Further, in the Equifax data breach matter the incident took place in the year 2017 which ultimately affected 147 million consumers. This breach has compromised sensitive personal and financial information including social security numbers, birth dates, addresses, and some driver’s licence and credit card numbers. This data breach resulted in multiple class action lawsuits and government investigations. This matter resulted in a settlement of around $700 million, including the restitution for affected consumers.

Breach at MOVEit

We cannot ignore the recent data breach that happened in MOVEit, a business unit of progress software, by a ransomware group that discovered the vulnerability in 2021. The breach affected organisations across industries that included government agencies, British Airways, British Broadcasting Corporation (BBC), Ernst & Young, the US Department of Energy, and other major companies. This breach has resulted in multiple class action suits and investigations which are pending before the courts.
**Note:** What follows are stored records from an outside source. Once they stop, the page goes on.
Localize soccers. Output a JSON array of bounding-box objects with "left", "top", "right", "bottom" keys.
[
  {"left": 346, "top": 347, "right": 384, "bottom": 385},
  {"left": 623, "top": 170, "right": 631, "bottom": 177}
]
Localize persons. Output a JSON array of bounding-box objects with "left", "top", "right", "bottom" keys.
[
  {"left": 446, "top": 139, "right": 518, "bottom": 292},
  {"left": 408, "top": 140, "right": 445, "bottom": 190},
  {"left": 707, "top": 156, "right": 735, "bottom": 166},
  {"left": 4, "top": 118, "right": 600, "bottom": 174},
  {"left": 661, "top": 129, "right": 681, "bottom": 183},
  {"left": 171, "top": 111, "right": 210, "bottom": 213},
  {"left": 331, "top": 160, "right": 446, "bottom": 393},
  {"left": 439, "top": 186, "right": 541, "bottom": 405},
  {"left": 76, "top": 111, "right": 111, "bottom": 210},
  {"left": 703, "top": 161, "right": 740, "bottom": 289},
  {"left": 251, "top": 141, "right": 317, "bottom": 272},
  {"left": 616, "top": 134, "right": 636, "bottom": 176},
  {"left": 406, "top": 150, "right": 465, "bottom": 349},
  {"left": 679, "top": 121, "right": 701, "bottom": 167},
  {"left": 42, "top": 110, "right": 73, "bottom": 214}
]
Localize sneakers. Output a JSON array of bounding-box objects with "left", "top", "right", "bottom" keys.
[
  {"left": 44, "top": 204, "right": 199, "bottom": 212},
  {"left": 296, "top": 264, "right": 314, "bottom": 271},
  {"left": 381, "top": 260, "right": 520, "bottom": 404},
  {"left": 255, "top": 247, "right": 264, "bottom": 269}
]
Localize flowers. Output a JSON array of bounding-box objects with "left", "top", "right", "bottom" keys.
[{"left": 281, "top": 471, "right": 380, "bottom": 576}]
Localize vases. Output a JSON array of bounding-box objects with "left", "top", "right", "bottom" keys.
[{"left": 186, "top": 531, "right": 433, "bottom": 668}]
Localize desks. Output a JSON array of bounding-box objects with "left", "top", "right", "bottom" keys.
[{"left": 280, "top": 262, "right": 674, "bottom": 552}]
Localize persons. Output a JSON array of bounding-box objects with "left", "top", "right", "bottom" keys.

It can be seen that the courts in the USA have been harsh on the companies in default and also remedies the affected customers where possible. Such measures will invariably drive the companies to be vigilant about the security of their customers’ data.

Moving forward

It becomes evident that the application of law comes into play after the investigation is complete in information security breach cases. Efficient and effective investigation is the most crucial step in such cases. Such forensic investigation reports guide courts in understanding the underlying cause for the breach and form the basis for identifying liable parties and applying the laws in force. It would also be a very good practice to make the investigation report public, especially the parts that discuss the existing vulnerability that was exploited leading to the breach, as it would allow others to step-up their security systems.

To guide the court through technical complexities in the investigation report, appointing an amicus curiae who has subject-matter expertise may go a long way in reducing the burden on the system and will aid in rendering justice. In fact, this may be required in all major information technology-related issues. In the authors’ opinion, the SHAI case had the possibility of becoming a precedent on how future data breach cases may be handled. If India were to become a technological hub in the coming years, it is time our courts start laying down strong legal foundations to support future technological advancements.